For the second time, she took home three of the big four Grammy awards: Record of the Year, Song of the Year, and Album of the Year. Adele also won all three of the major awards in 2012 for her 2011 album 21. And this year’s Grammys, in all aspects, revolved around Adele. The opening shot of the night was her singing “Hello,” and the final shot was of her hugging her producer Greg Kurstin.
Had she not won almost every major award of the night, though, the biggest moment of the show would have still revolved around her. Adele was supposed to sing a slower-paced, more emotional version of George Michael’s “Fastlove” in tribute to the singer, but no more than five bars into the song, she stopped the performance, saying that she had to, “get this right,” and she started the performance over again. CBS bleeped out her response to the mess-up, but she could be seen mouthing an f-bomb. It was a moment of perfectionism and displayed the humility that she would continue throughout the night.

Extracted data entries:
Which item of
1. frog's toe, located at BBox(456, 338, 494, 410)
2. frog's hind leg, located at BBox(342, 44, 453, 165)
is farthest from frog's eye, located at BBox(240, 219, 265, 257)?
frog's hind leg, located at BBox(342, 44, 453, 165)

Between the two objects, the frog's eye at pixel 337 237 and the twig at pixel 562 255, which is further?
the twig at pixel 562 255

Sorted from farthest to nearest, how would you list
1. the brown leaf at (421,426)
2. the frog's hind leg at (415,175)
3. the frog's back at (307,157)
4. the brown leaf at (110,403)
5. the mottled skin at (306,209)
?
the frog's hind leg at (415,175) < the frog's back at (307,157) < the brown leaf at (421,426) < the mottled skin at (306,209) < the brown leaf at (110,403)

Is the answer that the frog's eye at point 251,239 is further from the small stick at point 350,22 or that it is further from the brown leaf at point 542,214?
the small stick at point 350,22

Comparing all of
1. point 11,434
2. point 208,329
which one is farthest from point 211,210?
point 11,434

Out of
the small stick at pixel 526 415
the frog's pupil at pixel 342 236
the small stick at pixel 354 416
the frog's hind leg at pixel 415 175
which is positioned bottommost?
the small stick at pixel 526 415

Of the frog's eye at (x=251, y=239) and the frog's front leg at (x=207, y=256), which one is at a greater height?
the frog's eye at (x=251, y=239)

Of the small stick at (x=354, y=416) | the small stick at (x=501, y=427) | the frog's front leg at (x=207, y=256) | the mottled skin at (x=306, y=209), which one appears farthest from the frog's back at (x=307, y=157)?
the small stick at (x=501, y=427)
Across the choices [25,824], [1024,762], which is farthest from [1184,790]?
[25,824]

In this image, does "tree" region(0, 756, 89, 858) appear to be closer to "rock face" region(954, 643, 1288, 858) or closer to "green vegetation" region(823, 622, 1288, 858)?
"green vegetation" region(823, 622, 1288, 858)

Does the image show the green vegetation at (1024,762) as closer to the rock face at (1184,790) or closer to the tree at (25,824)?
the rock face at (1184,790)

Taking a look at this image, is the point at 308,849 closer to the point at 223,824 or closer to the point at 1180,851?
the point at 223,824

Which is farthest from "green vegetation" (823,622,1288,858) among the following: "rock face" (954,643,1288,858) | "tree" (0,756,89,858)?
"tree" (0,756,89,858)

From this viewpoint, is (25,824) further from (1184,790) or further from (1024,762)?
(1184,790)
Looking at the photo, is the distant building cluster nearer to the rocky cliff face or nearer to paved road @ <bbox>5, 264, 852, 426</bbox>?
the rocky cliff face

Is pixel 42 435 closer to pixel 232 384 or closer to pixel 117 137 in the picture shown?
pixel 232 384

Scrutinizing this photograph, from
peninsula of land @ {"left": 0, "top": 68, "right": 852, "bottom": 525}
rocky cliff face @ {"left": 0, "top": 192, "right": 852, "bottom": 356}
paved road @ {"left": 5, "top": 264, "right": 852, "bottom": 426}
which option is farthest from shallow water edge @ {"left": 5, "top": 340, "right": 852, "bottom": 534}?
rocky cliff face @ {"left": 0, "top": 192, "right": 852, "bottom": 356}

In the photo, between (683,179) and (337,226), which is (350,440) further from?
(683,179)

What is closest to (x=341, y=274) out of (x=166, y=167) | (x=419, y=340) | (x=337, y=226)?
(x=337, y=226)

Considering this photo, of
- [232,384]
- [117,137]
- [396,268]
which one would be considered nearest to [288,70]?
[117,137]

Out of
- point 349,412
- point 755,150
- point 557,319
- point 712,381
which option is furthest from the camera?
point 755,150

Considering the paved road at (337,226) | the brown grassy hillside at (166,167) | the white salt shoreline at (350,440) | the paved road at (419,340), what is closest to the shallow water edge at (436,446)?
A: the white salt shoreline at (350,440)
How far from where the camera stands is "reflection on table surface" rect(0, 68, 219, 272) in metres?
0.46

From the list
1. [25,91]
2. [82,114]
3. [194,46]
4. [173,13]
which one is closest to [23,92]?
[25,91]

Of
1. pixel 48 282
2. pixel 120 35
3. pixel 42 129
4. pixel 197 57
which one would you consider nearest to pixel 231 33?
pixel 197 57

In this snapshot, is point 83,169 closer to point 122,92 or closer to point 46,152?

Task requirements:
1 - Transcribe the passage about Adele at the Grammys from "For the second" up to and including "producer Greg Kurstin.".
2 - Turn the paragraph of the passage about Adele at the Grammys that begins "Had she not won almost every major award" into a bulleted list that keeps its main facts.
3 - Summarize the passage about Adele at the Grammys in two sentences.
None of the extracted data entries is needed here.

Outputs in order:
1 -
For the second time, she took home three of the big four Grammy awards: Record of the Year, Song of the Year, and Album of the Year. Adele also won all three of the major awards in 2012 for her 2011 album 21. And this year’s Grammys, in all aspects, revolved around Adele. The opening shot of the night was her singing “Hello,” and the final shot was of her hugging her producer Greg Kurstin.

2 -
- Even without her wins, the biggest moment of the show would have centered on Adele.
- She was supposed to sing a slower, more emotional version of George Michael's "Fastlove" as a tribute to him.
- No more than five bars in, she stopped, said she had to "get this right," and started the performance over.
- CBS bleeped her reaction to the mistake, but she could be seen mouthing an f-bomb.
- The moment showed her perfectionism and the humility she displayed throughout the night.

3 - For the second time, Adele won Record, Song, and Album of the Year, as she also did in 2012 for her album 21, and the show opened with her singing "Hello" and closed with her hugging producer Greg Kurstin. In her tribute to George Michael, she stopped "Fastlove" within five bars, saying she had to "get this right," and started over, which showed her perfectionism and humility.